In 2007, Sanders voted six times to block the comprehensive immigration reform bill which would have provided legal status and a path to citizenship for the approximately 12 million illegal immigrants residing in the United States. Eight years later, Sanders said he did not regret those votes.
Sanders has repeatedly used rhetoric that says guest workers and H-1B visas reduced wages for American workers and took jobs away from Americans.
In 2007, Sanders said, “Instead of paying better wages and benefits, they want to import cheaper workers.”
In 2007, a Sanders press release stated, “At a time when the middle class is shrinking, poverty is increasing and millions of Americans are working longer hours for lower wages it makes no sense to me to have an immigration bill which, over a period of years, would bring millions of ‘guest workers' into this country who are prepared to work for lower wages than American workers.”
In 2007, Sanders said, “there are those in this Chamber and across the country who are very concerned that in many instances the H-1B program is being used not to supplement American high-tech workers when they might be needed but instead is being used to replace them with foreign workers who are willing to work for substantially lower wages.”

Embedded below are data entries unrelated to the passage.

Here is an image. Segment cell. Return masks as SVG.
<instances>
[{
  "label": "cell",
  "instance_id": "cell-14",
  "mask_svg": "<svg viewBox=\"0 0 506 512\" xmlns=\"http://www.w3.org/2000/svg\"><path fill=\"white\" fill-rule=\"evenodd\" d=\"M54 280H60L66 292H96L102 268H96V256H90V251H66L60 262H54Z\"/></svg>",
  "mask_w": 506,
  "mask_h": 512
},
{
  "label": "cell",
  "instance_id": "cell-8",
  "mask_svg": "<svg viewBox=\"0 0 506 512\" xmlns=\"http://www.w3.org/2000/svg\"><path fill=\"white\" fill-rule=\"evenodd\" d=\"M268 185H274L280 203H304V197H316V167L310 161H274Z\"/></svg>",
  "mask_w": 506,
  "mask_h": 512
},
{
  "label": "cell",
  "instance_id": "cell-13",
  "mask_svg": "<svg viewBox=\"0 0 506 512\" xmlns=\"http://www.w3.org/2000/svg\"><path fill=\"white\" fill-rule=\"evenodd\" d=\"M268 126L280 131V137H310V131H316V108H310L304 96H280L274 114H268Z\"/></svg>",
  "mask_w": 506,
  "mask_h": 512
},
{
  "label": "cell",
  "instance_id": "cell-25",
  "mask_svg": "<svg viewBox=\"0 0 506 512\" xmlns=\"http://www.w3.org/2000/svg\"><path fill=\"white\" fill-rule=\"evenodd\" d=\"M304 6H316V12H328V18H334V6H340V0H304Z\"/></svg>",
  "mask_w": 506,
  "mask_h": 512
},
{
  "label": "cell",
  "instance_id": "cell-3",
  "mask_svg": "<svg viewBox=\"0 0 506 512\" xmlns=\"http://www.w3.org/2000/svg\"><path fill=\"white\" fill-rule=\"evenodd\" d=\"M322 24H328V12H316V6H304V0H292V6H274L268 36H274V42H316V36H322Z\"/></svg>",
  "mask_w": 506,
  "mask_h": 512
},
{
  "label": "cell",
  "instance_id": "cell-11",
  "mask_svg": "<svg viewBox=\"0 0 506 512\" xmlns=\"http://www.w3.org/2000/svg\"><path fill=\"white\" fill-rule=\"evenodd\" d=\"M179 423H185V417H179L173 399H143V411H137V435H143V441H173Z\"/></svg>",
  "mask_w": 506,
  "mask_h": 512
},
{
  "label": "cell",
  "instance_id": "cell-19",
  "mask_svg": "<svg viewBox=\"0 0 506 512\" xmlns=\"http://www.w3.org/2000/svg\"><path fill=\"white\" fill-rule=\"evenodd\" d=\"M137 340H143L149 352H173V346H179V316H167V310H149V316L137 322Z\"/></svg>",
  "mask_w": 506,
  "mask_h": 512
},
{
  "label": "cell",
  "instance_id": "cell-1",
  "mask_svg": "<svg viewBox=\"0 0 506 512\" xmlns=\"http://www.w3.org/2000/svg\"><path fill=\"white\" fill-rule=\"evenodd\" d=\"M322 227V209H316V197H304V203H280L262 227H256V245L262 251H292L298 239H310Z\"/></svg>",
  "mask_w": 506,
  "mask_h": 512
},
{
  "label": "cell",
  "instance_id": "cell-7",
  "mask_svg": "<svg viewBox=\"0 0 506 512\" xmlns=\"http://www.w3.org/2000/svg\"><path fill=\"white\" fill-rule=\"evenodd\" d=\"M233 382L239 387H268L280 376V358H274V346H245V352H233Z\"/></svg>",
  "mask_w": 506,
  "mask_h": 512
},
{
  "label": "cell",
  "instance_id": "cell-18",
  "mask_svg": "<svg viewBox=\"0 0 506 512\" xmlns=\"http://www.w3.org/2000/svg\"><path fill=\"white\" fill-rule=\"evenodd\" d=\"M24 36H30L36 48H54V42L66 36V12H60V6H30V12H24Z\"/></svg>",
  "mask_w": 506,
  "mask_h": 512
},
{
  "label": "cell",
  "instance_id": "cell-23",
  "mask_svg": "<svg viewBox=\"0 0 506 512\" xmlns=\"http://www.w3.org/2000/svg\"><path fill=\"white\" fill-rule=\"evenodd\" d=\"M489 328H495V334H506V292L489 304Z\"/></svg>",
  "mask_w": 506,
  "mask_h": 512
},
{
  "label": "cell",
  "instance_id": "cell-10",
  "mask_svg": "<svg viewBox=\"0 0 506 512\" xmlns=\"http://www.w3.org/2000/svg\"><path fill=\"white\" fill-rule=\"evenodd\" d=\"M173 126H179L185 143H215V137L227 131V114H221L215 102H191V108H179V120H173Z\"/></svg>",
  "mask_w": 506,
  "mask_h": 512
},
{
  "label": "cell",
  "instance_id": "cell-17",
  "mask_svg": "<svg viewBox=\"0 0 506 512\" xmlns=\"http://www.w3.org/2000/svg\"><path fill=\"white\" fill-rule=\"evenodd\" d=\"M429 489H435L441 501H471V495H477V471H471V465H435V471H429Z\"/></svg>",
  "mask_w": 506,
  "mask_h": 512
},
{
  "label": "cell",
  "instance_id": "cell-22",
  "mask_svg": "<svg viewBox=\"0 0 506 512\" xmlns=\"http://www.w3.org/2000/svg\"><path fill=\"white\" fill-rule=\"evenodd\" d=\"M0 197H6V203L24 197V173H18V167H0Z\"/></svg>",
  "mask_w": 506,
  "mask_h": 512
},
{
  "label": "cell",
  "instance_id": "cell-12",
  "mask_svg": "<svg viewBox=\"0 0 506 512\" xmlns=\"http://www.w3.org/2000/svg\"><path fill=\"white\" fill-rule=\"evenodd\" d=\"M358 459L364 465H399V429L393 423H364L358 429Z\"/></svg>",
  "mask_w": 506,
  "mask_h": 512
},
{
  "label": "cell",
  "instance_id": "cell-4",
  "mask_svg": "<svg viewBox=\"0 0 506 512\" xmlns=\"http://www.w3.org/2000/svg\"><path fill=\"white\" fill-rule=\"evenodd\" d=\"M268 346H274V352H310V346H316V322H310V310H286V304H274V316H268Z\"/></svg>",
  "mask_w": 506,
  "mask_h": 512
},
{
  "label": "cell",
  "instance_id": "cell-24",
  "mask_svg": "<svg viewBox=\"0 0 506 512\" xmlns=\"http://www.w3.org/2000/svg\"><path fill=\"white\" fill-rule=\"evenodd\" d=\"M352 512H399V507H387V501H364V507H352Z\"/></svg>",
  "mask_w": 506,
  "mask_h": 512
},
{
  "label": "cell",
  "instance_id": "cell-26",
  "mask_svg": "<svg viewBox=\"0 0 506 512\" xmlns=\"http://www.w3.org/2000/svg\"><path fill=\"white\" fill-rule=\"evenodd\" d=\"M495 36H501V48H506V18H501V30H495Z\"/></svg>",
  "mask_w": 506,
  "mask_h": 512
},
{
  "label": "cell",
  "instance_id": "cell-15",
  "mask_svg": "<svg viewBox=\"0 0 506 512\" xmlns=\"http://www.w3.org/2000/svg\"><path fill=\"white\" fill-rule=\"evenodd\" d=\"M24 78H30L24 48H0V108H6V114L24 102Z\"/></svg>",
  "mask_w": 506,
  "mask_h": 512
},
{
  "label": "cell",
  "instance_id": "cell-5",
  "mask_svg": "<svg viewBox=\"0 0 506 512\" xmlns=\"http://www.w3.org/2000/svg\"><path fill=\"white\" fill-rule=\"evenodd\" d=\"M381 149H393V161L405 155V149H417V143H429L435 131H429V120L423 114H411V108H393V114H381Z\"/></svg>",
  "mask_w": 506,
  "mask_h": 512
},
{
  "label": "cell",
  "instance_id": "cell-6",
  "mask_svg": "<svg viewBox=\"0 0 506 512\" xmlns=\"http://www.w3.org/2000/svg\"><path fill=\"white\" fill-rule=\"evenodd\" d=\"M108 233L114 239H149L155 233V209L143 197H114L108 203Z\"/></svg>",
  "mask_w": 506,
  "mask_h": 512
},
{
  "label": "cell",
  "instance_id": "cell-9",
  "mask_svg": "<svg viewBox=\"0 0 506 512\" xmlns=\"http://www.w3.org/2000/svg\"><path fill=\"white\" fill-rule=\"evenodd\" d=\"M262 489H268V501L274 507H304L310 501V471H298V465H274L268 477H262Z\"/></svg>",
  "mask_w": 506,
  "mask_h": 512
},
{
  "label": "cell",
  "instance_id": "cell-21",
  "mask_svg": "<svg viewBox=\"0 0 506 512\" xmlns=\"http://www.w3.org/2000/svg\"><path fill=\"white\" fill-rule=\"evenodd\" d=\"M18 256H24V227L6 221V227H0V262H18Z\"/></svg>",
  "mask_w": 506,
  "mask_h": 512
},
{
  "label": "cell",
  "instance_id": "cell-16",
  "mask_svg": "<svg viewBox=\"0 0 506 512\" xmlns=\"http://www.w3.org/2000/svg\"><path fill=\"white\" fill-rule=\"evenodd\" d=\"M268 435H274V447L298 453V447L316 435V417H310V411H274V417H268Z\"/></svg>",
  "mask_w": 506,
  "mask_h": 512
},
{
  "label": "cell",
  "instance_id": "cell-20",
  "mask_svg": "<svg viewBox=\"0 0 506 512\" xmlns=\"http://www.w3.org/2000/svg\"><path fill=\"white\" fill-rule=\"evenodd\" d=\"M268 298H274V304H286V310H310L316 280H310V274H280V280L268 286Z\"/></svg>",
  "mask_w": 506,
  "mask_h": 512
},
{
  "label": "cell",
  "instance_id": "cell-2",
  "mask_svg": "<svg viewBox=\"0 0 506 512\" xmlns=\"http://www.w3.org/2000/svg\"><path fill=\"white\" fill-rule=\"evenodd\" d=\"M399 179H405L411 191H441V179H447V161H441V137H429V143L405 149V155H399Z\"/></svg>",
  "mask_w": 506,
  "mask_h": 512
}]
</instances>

In 2013, a Sanders press release stated, “One of the areas I have serious concerns about and want to see improved as the bill progresses is the huge increase in guest worker programs. At a time when unemployment remains extremely high, these programs bring hundreds of thousands of skilled and unskilled workers into our economy making it harder for U.S. citizens to find jobs.”
In 2013, Sanders said, “At a time when nearly 14 percent of the American people do not have a full-time job, at a time when the middle class continues to disappear, and at a time when tens of millions of Americans are working longer hours for lower wages, it makes no sense to me that the immigration reform bill includes a massive increase in temporary guest worker programs that will allow large corporations to import and bring into this country hundreds of thousands of temporary blue-collar and white-collar guest workers from overseas. That makes no sense to me.”
In 2013, Sanders said of guest worker programs, “this is a massive effort to attract cheap labor, a great disservice to American workers.”
In 2015, Sanders said, “There is a reason why Wall Street and all of corporate America likes immigration reform. And it is not that they are staying up nights worrying about undocumented workers in this country. What I think they are interested in is seeing a process by which we can bring low-wage labor of all levels into this country to depress wages in America, and I strongly disagree with that.”
In 2015, Sanders said, “So to my view is of course we need a path toward citizenship for undocumented workers, of course we should not be dividing up families, of course I support the DREAM Act, but I do worry that corporate America and the big money interests of course want to bring cheap labor into this country in guest worker programs and continue the race to the bottom, something which is devastating to this country and forcing millions of people in this country to work longer hours for low wages.”
Sanders’s rhetoric on immigration reform has been criticized. FWD.us president: “It’s troubling – because at a high level, he accepts the utterly false premise that our economy is zero-sum, and putting forward the totally-debunked notion that immigrants coming to the U.S. are taking jobs and hurting Americans – specifically young people, Latinos, and AfricanAmericans.” Dylan Matthews: So I was disappointed, if not surprised, at the visceral horror with which Bernie Sanders reacted to the idea [“open borders”] when interviewed by my colleague Ezra Klein.”
Sanders voted for a waste removal compact that moved radioactive waste from Maine and Vermont to a dump site near a tiny community in Sierra Blanca, Texas. Sanders said the compact was “good environmental policy” and said he was “in strong support of the bill.” Critics of the deal said that the site was not only environmentally unsound, but also near a small community that was low income and largely Hispanic. The compact was opposed by LULAC and the NAACP, and a local opponent to the deal called it "environmental racism."